Power
Apple provided you with a marshmallow-sized 10-watt power adapter that can top off your batteries toot sweet. It's even super-convenient to travel with. But I've found two different alternative power products that have proven to be worth their weight in your favorite material with a high Value to Weight Ratio.
Targus Premium Laptop Charger
Apple's charger does a great job, it's tiny, and you got it for free with your iPad. So why bother spending about $80 (street price) for this dealie from Targus (www.targus.com)?
Because it's geared towards the problems of travel. It's modular. It can power and charge your iPad from any 110V-220V outlet in the world, but you can also swap in an included adapter to charge from your car or airline seat power. The AC power spades rotate a full 90 degrees, which means that you can sneak it into any available outlet...like the one remaining port on a shared power strip that only still available because nobody can squeeze their own power bricks in there.
The business end of the charger splits in two. You can charge any two devices at once from this same adapter. And I do mean "any": you snap on a power tip for the devices you own. Traveling with an iPad and an iPhone? iPad and a Blackberry? iPad and a camera? Snap on the right two tips and you've got the problem solved, minus the bulk of multiple chargers.
New Trent IMP1000 External Battery
An external battery pack falls firmly in the "You'll never need one...until the one time you wish you had it."
The iPad packs ten hours of battery life. That's clearly enough to last you through a whole day without needing a recharge, right? Right. You make a good point. I salute your intellect and savvy...and I'm not just saying that because you've bought my book.
(Edited to add: actually, I know for a fact that you haven't bought it yet, because this sample chapter is intended for free distribution. But I can tell that you're the sort of kind, thoughtful person who can be counted on when this book becomes available for pre-order.)
But it's not hard to come up with scenarios in which those 10 hours can be stretched thin.

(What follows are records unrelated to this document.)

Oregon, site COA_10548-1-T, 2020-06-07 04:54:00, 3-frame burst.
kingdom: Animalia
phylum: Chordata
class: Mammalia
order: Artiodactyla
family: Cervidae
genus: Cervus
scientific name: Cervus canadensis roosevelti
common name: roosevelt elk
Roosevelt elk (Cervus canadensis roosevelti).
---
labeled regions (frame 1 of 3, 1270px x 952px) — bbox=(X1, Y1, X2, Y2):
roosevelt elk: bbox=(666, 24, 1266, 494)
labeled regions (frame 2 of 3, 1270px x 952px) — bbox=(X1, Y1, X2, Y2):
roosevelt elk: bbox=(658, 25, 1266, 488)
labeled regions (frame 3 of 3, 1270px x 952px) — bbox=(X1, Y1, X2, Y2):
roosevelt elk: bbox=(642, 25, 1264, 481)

I live in Boston and often fly to the west coast. 90 minutes in a crowded airport waiting area where I can't find an outlet plus a six-hour flight can easily put me in San Francisco at 1:00 p.m. with an afternoon's worth of business ahead of me and a battery at 50 percent.
And that's not a worst-case scenario. I might have forgotten to top off the battery before I went to bed. My flight might get delayed. Once every couple of years, I truly am in a Seriously Ill-Considered mode of transit and I'm away from outlets for 20 hours.

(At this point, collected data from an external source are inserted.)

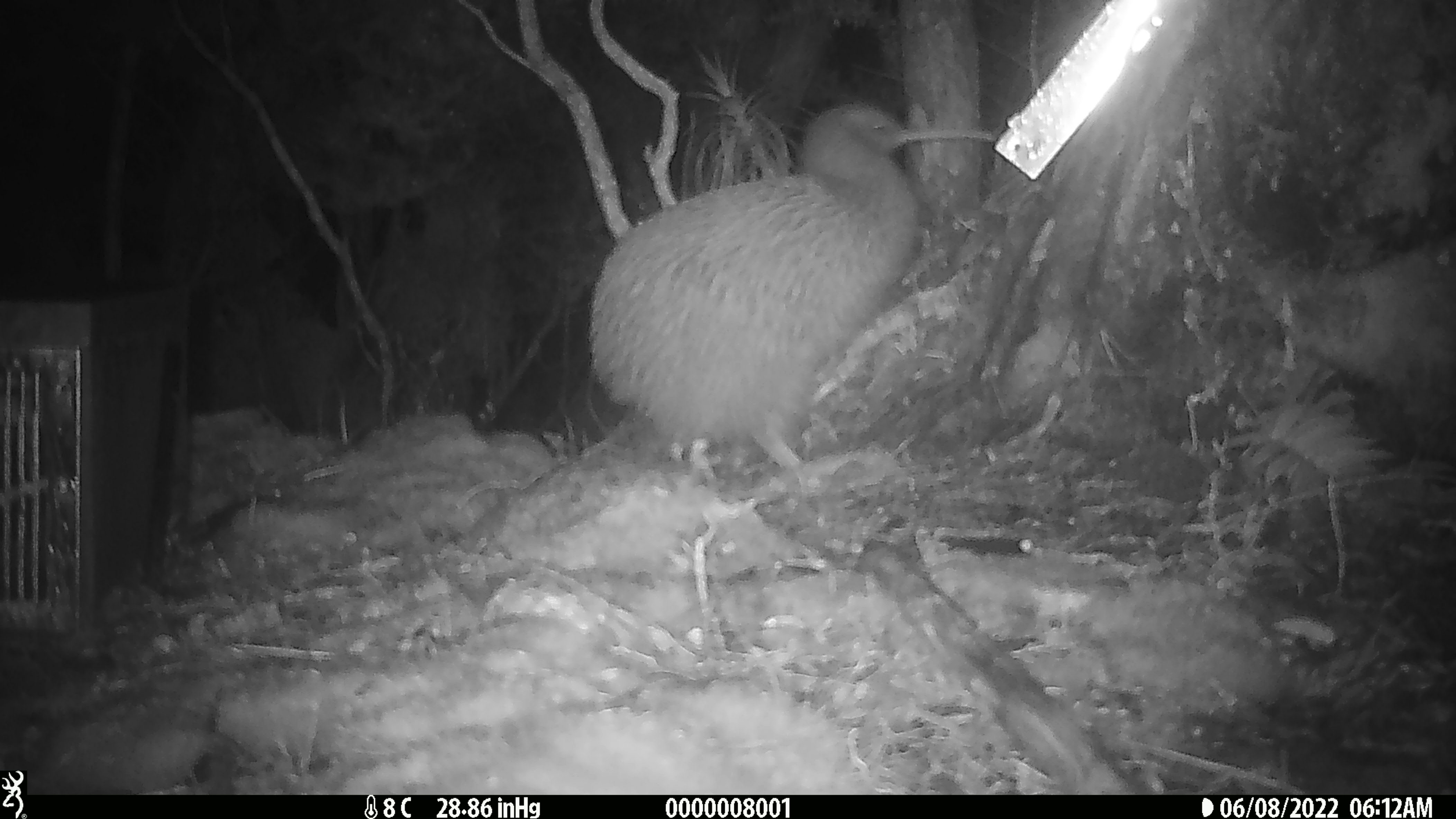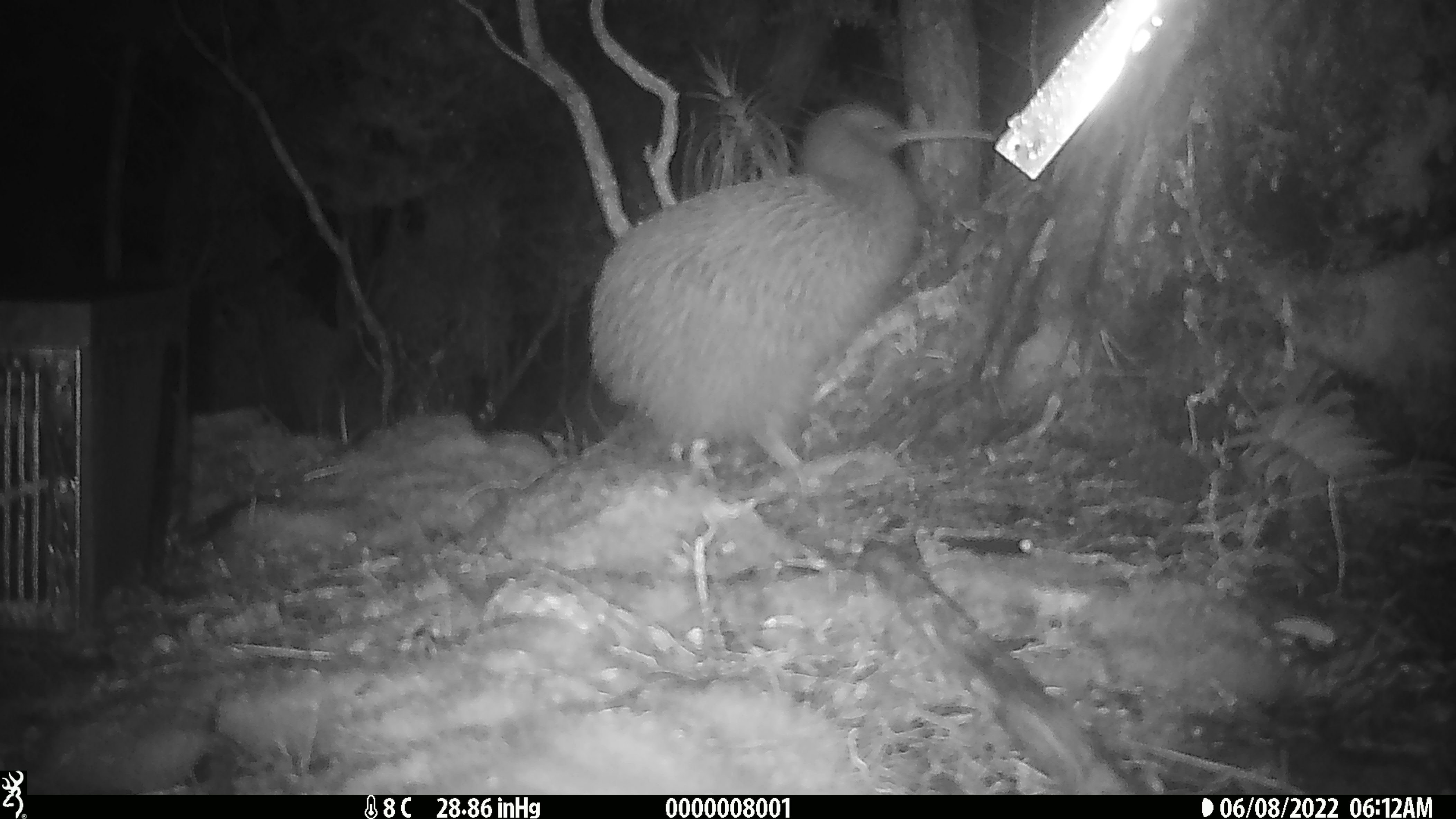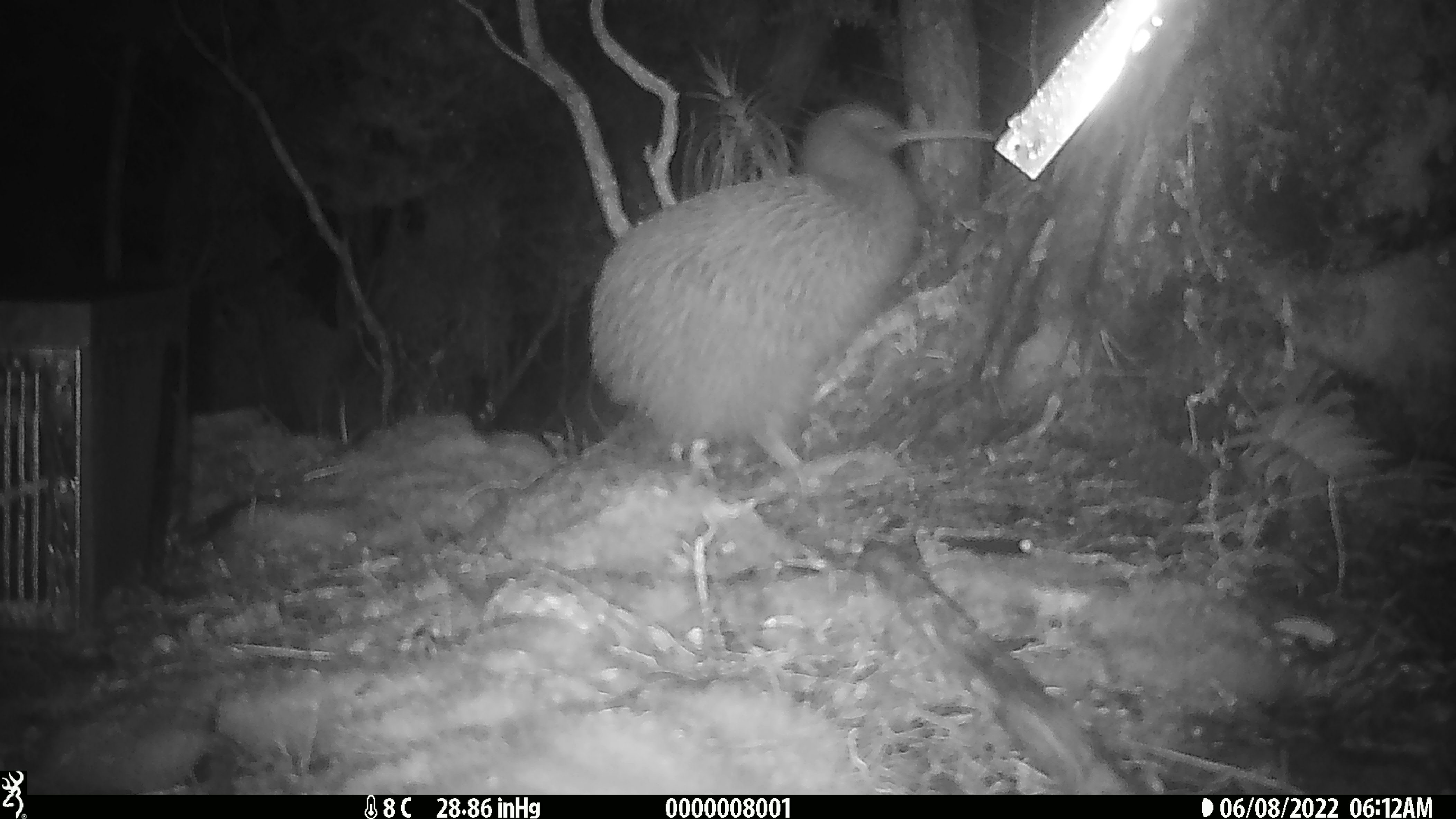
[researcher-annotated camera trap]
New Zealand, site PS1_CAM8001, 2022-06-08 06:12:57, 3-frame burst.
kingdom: Animalia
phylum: Chordata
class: Aves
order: Apterygiformes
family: Apterygidae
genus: Apteryx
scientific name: Apteryx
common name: kiwi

In all of those situations, and just in general principle, it's a relief to know that I filled up a box of spare electrons before I left the house. I'm old enough to have traveled with laptops that only ran for two hours on battery. If there was any chance that I needed to use it after I landed, I couldn't watch movies or do anything fun with it on the flight. I will die, or kill, before I am dragged back to those barbaric times.
I won't.
Shhhhhh.
I. Simply. Won't.
Which is why I often carry an external battery pack when I travel. It's a safety net and a free pass to go ahead and spend hours gaming, reading, viewing, and otherwise piddling away my iPad's stored charge with full Gatsby-like abandon. Many companies make these things: it's a simple gadget, just a stack of batteries in a semi-attractive case. It'll power or charge any device that you can plug into its USB port.

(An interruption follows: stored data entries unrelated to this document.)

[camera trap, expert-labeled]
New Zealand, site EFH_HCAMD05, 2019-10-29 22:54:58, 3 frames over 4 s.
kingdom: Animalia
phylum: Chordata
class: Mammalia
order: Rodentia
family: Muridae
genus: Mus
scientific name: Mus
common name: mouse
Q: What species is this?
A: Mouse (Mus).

The iPad is a special kind of beast that draws a lot more power than a smartphone. You need a charger that's rated for it. New Trent's IMP1000 (www.newtrent.com) can pump out 11000 mAh of power is up to the task: it can fully recharge the iPad from zero, or double the running time of your iPad's battery if you just leave it plugged in.
New Trent's IM-P100 power pack provides extra juice to your iPad when recharging from a power source isn't available.
And remember: it'll revive any device that can charge via USB. I like the New Trent because it's affordable ($80 street), compact, and easy to use. It means that when a storm cancels all outbound flights, you won't have to go from passenger to passenger in the terminal, begging for thirty minutes on their outlet like some sort of damned animal.